▶ **Collected data**

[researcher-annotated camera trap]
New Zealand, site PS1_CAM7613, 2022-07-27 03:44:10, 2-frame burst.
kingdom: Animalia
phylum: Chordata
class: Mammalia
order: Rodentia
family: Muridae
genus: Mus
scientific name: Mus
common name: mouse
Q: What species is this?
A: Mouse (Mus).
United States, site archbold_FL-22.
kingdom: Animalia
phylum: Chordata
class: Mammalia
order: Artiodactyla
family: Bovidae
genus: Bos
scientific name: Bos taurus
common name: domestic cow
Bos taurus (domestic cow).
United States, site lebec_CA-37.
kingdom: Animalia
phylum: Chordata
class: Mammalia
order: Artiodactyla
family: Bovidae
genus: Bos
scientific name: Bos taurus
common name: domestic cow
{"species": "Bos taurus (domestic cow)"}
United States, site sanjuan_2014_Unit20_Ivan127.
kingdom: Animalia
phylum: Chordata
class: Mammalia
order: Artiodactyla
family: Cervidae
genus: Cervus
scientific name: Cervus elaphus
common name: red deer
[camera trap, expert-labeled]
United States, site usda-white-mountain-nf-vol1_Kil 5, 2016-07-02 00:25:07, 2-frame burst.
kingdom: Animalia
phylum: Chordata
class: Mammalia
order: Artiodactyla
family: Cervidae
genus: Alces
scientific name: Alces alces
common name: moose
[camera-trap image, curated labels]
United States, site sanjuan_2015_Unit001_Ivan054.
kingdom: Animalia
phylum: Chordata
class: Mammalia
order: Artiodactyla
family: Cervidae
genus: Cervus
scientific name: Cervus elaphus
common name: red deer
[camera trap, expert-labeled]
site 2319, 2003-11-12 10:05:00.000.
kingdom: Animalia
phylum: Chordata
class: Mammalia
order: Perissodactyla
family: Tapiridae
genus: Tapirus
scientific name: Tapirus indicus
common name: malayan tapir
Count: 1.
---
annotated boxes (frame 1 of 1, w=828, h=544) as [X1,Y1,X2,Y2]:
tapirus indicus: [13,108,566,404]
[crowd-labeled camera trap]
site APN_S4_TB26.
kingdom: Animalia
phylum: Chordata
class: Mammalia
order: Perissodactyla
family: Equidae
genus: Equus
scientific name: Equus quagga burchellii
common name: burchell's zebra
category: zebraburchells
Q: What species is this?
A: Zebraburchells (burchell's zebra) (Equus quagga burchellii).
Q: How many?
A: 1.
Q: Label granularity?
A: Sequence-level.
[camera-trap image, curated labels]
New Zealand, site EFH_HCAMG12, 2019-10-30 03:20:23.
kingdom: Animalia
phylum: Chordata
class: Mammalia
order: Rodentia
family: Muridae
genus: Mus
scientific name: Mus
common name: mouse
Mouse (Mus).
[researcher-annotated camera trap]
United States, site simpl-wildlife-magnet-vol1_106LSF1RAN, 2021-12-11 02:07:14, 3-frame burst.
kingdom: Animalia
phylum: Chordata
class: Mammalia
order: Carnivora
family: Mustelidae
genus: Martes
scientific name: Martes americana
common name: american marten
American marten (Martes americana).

▶ **What is being asked**
Could you print every record above exactly as it appears?

▶ **Output**
[researcher-annotated camera trap]
New Zealand, site PS1_CAM7613, 2022-07-27 03:44:10, 2-frame burst.
kingdom: Animalia
phylum: Chordata
class: Mammalia
order: Rodentia
family: Muridae
genus: Mus
scientific name: Mus
common name: mouse
Q: What species is this?
A: Mouse (Mus).
United States, site archbold_FL-22.
kingdom: Animalia
phylum: Chordata
class: Mammalia
order: Artiodactyla
family: Bovidae
genus: Bos
scientific name: Bos taurus
common name: domestic cow
Bos taurus (domestic cow).
United States, site lebec_CA-37.
kingdom: Animalia
phylum: Chordata
class: Mammalia
order: Artiodactyla
family: Bovidae
genus: Bos
scientific name: Bos taurus
common name: domestic cow
{"species": "Bos taurus (domestic cow)"}
United States, site sanjuan_2014_Unit20_Ivan127.
kingdom: Animalia
phylum: Chordata
class: Mammalia
order: Artiodactyla
family: Cervidae
genus: Cervus
scientific name: Cervus elaphus
common name: red deer
[camera trap, expert-labeled]
United States, site usda-white-mountain-nf-vol1_Kil 5, 2016-07-02 00:25:07, 2-frame burst.
kingdom: Animalia
phylum: Chordata
class: Mammalia
order: Artiodactyla
family: Cervidae
genus: Alces
scientific name: Alces alces
common name: moose
[camera-trap image, curated labels]
United States, site sanjuan_2015_Unit001_Ivan054.
kingdom: Animalia
phylum: Chordata
class: Mammalia
order: Artiodactyla
family: Cervidae
genus: Cervus
scientific name: Cervus elaphus
common name: red deer
[camera trap, expert-labeled]
site 2319, 2003-11-12 10:05:00.000.
kingdom: Animalia
phylum: Chordata
class: Mammalia
order: Perissodactyla
family: Tapiridae
genus: Tapirus
scientific name: Tapirus indicus
common name: malayan tapir
Count: 1.
---
annotated boxes (frame 1 of 1, w=828, h=544) as [X1,Y1,X2,Y2]:
tapirus indicus: [13,108,566,404]
[crowd-labeled camera trap]
site APN_S4_TB26.
kingdom: Animalia
phylum: Chordata
class: Mammalia
order: Perissodactyla
family: Equidae
genus: Equus
scientific name: Equus quagga burchellii
common name: burchell's zebra
category: zebraburchells
Q: What species is this?
A: Zebraburchells (burchell's zebra) (Equus quagga burchellii).
Q: How many?
A: 1.
Q: Label granularity?
A: Sequence-level.
[camera-trap image, curated labels]
New Zealand, site EFH_HCAMG12, 2019-10-30 03:20:23.
kingdom: Animalia
phylum: Chordata
class: Mammalia
order: Rodentia
family: Muridae
genus: Mus
scientific name: Mus
common name: mouse
Mouse (Mus).
[researcher-annotated camera trap]
United States, site simpl-wildlife-magnet-vol1_106LSF1RAN, 2021-12-11 02:07:14, 3-frame burst.
kingdom: Animalia
phylum: Chordata
class: Mammalia
order: Carnivora
family: Mustelidae
genus: Martes
scientific name: Martes americana
common name: american marten
American marten (Martes americana).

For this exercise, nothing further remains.